Le 20 juin 2025, le pape Léon XIV a signé un décret du dicastère pour les Causes des saints, reconnaissant le martyre de cinquante Français morts par haine de leur foi sous le régime nazi entre 1944 et 1945. Notre-Dame de Paris, recevait samedi 13 décembre dernier, la messe de béatification présidée par le cardinal Jean-Claude Hollerich, archevêque de Luxembourg et légat du pape, de ceux que l’on a qualifiés de Martyrs de l’apostolat.
Durant la Seconde Guerre mondiale, environ 300 000 jeunes français âgés de 19 à 25 ans furent envoyés en Allemagne comme travailleurs dans le cadre du Service du travail obligatoire (STO) imposé par le régime régime de Vichy.
Contrairement aux prisonniers de guerre protégés par la Convention de Genève, ces ouvriers ne bénéficiaient d’aucune assistance spirituelle.
Face à cette situation, des évêques français, notamment le cardinal Emmanuel Suhard, archevêque de Paris, et l’abbé Jean Rodhain, futur fondateur du Secours catholique, ont mis en place la “Mission Saint-Paul”.
Cette initiative consistait à envoyer clandestinement des prêtres, des séminaristes, des religieux, des scouts et des militants de l’Action catholique auprès des jeunes ouvriers déportés pour leur apporter un soutien spirituel et moral.
Le 3 décembre 1943, l’ordonnance Kaltenbrunner, signée par le chef de la Gestapo, ordonnait l’élimination de tous ceux qui menaient une activité religieuse auprès des jeunes travailleurs civils français. Dès lors, toute action pastorale devenait passible de la peine de mort.

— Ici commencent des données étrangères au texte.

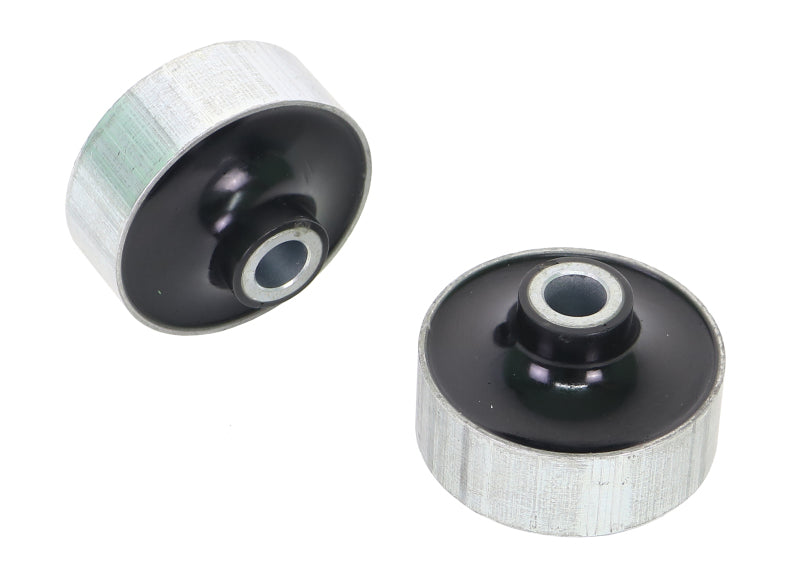 Whiteline W53629 - WHLW53629 - Whiteline 19-20 Hyundai Veloster Front Lower Control Arm Bushing Kit - Shipped in Europe - Tuningsupply.com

Arrêtés, torturés puis déportés dans les camps de concentration nazis de Buchenwald, Mauthausen, Dachau, Neuengamme et Flossenbürg, ces cinquante hommes ont succombé aux conséquences de leur incarcération : exécutions sommaires, mauvais traitements, typhus; ou durant les marches de la mort qui ont précédé la libération des camps.
La cérémonie du 13 décembre 2025 s’est déroulée, en présence de nombreux évêques français et allemands.
Le cardinal Hollerich s’est adressé aux fidèles en français et en allemand, plaçant cette béatification sous les signes de la réconciliation et de la fraternité entre les peuples européens.
Parmi les cinquante martyrs, on compte quatorze prêtres, trois séminaristes et trente-trois laïcs, dont quatorze membres des Scouts de France et dix-neuf de la Jeunesse ouvrière chrétienne.
Désormais, ces nouveaux bienheureux seront célébrés chaque année le 5 mai dans le calendrier liturgique.